Every day twenty-seven people die as a result of drunk driving which equates to approximately 10,000 people a year. Driving under the influence is a crime when a person’s blood level of alcohol exceeds the legal limit of 0.08%. Standard penalties against first time offenders include: having their driver’s licenses revoked and paying a fine ranging from $500-$2,000. All drunk drivers should be imprisoned for eight or more months because they are likely to repeat the offense, they cause most automobile fatalities/injuries, and drivers can participate in rehabilitation programs while incarcerated.

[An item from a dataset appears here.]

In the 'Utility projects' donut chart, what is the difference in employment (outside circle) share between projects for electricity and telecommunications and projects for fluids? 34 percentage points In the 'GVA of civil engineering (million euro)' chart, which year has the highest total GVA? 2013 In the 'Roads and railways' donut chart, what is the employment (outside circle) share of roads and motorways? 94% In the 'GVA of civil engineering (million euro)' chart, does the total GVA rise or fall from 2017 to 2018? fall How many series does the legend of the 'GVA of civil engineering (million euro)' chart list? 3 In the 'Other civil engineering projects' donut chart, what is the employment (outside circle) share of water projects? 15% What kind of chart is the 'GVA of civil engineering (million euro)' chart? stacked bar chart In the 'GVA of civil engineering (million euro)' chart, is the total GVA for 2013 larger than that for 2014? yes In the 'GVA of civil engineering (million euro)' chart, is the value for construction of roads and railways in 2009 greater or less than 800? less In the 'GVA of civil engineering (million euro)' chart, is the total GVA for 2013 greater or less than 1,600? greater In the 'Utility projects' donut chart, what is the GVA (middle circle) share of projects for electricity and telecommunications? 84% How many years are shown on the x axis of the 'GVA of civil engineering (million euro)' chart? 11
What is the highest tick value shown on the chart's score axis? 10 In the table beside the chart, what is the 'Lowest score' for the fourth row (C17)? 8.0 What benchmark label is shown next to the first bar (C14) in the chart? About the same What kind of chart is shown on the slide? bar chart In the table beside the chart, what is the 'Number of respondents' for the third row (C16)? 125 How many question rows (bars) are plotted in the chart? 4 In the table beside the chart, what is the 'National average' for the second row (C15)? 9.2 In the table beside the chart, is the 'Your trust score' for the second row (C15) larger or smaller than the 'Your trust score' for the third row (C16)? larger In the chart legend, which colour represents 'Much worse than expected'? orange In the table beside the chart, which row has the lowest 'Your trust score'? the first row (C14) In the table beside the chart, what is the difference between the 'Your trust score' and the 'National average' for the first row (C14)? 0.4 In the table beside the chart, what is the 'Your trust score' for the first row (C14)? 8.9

The first reason drunk drivers should be imprisoned because they are likely to repeat the behavior. Sadly, a DUI does not stop offenders from repetitively having a bottle in one hand and the other on the steering wheel. Most offenders lack the willingness to break this bad habit. In fact according to “About Drunk Driving”, “About one-third of the drunk driving problem – arrests, crashes, deaths, and injuries – comes from repeat offenders” (4). Offenders may not kill someone on the first offense but the percentage rises once the offense is repeated. According to Laura Dean-Mooney, a MAPP representative, “Unfortunately, the criminal justice system’s ‘catch and release’ approach to drunk driving remains a huge threat to public safety” (4). By implementing several harsh penalties, criminals will realize that drinking under the influence is not acceptable. According to one statistic, “Fifty to seventy-five percent of convicted drunk drivers continue to drive on a suspended license” (Peck, Wilson, and Sutton 25). This means over half of drunk drivers are repeat offenders and should be held responsible for their actions. All offenders should serve 8 or more months in prison due to their irresponsible behavior.

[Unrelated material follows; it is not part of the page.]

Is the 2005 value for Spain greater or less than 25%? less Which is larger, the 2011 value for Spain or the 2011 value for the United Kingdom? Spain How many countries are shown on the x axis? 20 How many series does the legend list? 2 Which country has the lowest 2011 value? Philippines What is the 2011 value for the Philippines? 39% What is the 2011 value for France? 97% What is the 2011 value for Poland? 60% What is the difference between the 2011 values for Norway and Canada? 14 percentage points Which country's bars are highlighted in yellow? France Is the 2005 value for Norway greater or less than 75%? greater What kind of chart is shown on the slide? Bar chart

Another reason jail time should be mandatory for offenders are because repeat offenders cause most automobile fatalities/injuries. What drunk drivers fail to realize is they are putting themselves and others in tremendous danger. According to “Alcohol as a Cause of Traffic Crashes”, “A large study of 1,882 fatally injured drivers in several states concluded that 68% of sober drivers and 94% of intoxicated drivers (0.10 BAC or higher) were responsible for their crashes” (Hanson 6). According to this study, nearly all drivers were intoxicated and admitted. If all drivers were forced into a jail cell, there would be shrinkage in both fatalities and automobile accidents. In fact, “Almost half of all drivers who were killed in crashes tested positive for drugs and also had alcohol in their system” (Johnston, O'Malley, Bachman, and Schulenberg 1). So why should any offender remain free? According to “Drunk Driving Accident Statistics”, “Three in every ten Americans will be involved in an alcohol-related crash at some point in their lives” (5). To guarantee the safety of innocent people on the road, all offenders must go to jail immediately.